:: Texte à analyser ::
Ain’t nothing but the The Devil and The Almighty Blues
Un vol quelque peu acrobatique, une power nap et une expo à la Tate Britain plus tard, me voici à Camden en train d’examiner les propositions de pre-shows du jeudi. Et à vrai dire, entre un énième groupe de stoner au Black Heart pour lequel il me faudrait débourser 15£ et du death plus brutal qu’un 49.3 au Dev, rien ne me motive outre mesure… Direction donc Soho et le Nothing But The Blues, club mythique où je profite d’un bon concert de blues rock en me faisant rincer par un organiste professionnel en Harley arborant une chevalière maçonnique. Londres, je t’aime!!
Les choses sérieuses débutent vendredi, plus exactement à l’Electric Ballroom, le poignet dûment corseté d’un bracelet rouge bordel, un grand verre de prosecco à la main. J’ai l’air prête, mais je ne le suis pas. Personne ne l’est d’ailleurs, je crois…
J’ai l’air prête mais je ne le suis pas
Commencer un festival avec The Devil and Almighty Blues, c’est comme boire ta mirabelle artisanale avant le dîner. Ça te prend par surprise, ça te réchauffe, ça te tord l’estomac, ça met sens dessus dessous l’ordre des choses et ça te donne brièvement l’impression que tu ne pourras plus jamais rien avaler d’autre sans avoir l’impression de souiller ton corps et ton âme…
Après avoir clos les hostilités à l’Underworld sur l’édition de 2016 et fait chialer la moitié de la salle, les norvégiens investissent ce grand espace carrelé pourtant réputé difficile pour y déverser majestueusement leur heavy blues ultra-émotionnel et laissant parfaitement respirer les morceaux grâce à des parties de chant souvent courtes. Histoire d’enfoncer le clou, ils entament le set avec Salt The Earth, l’un de leurs meilleurs titres sur lequel je remarque un léger changement dans les harmonies et… ah tiens, un nouveau guitariste!
Nous avons donc à gauche Torgeir Valdemar, le visage mangé comme d’habitude par un immense chapeau, au toucher plus knopflerien que jamais, et à droite un petit nouveau format chaton, mais shreddant comme Page et Collins réunis. Difficile de vous dire de qui il s’agit, car bien que j’aie eu l’occasion de bavarder avec lui un peu plus tard dans la journée, j’ai complètement oublié de lui demander son nom et il est en outre mission à peu près impossible de trouver online des infos récentes sur le line-up du groupe. (Si quelqu’un sait quelque chose, merci de me DM sur Insta)
:::
:: Données enregistrées ::
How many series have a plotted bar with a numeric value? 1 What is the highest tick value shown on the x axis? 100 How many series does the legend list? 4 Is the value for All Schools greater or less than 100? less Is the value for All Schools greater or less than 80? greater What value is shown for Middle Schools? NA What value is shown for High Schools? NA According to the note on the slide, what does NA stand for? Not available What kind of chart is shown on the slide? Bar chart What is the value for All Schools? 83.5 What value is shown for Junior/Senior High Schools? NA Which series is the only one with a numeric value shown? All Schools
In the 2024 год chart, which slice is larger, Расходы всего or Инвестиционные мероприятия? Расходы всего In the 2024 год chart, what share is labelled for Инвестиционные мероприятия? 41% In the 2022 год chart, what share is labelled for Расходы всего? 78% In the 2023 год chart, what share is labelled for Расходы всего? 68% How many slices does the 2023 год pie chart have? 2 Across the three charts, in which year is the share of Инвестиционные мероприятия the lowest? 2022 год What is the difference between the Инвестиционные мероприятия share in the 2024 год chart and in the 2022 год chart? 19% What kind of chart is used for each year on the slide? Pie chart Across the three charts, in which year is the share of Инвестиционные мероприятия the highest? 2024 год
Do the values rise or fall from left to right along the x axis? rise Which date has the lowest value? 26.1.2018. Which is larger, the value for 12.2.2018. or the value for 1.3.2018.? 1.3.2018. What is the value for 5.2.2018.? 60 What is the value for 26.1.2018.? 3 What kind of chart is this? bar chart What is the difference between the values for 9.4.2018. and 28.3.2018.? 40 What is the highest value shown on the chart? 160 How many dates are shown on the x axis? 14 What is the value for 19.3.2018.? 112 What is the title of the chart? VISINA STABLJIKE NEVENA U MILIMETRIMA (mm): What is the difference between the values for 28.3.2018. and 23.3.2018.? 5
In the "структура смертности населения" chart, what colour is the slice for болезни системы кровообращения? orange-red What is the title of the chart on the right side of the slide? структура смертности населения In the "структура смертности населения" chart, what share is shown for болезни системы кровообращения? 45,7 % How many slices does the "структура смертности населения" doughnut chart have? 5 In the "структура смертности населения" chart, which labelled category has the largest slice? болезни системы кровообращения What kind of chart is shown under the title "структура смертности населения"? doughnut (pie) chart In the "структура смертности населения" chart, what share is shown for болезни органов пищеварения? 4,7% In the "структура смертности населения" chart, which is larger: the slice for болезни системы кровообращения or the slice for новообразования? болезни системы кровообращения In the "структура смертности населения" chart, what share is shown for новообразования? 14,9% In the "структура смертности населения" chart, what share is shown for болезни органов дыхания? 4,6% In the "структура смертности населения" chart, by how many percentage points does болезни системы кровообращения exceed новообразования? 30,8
:::
## Consignes
• A. Que dit le texte à analyser sur les points suivants ?
(i) Dans quel club a lieu le concert de blues rock du jeudi ?
(ii) Par quel morceau The Devil and The Almighty Blues entame-t-il son set ?
(iii) Dans quelle salle le groupe avait-il clos les hostilités lors de l'édition de 2016 ?
• B. Pouvez-vous résumer le texte à analyser en deux phrases ?
• C. Pouvez-vous reprendre le passage du texte à analyser compris entre « Nous avons donc » et « DM sur Insta) », inclus, en remplaçant « chapeau » par « bonnet » ?

## Réponses dans l'ordre
• A.
(i) Au Nothing But The Blues, à Soho.
(ii) Par Salt The Earth.
(iii) À l'Underworld.

• B. Après un concert de blues rock au Nothing But The Blues, à Soho, le jeudi, les choses sérieuses commencent le vendredi à l'Electric Ballroom avec The Devil and The Almighty Blues, groupe norvégien au heavy blues ultra-émotionnel. Le set s'ouvre sur Salt The Earth et révèle, aux côtés de Torgeir Valdemar, un nouveau guitariste dont le nom n'a pas été demandé et sur lequel il est presque impossible de trouver des infos en ligne.

• C.
Nous avons donc à gauche Torgeir Valdemar, le visage mangé comme d’habitude par un immense bonnet, au toucher plus knopflerien que jamais, et à droite un petit nouveau format chaton, mais shreddant comme Page et Collins réunis. Difficile de vous dire de qui il s’agit, car bien que j’aie eu l’occasion de bavarder avec lui un peu plus tard dans la journée, j’ai complètement oublié de lui demander son nom et il est en outre mission à peu près impossible de trouver online des infos récentes sur le line-up du groupe. (Si quelqu’un sait quelque chose, merci de me DM sur Insta)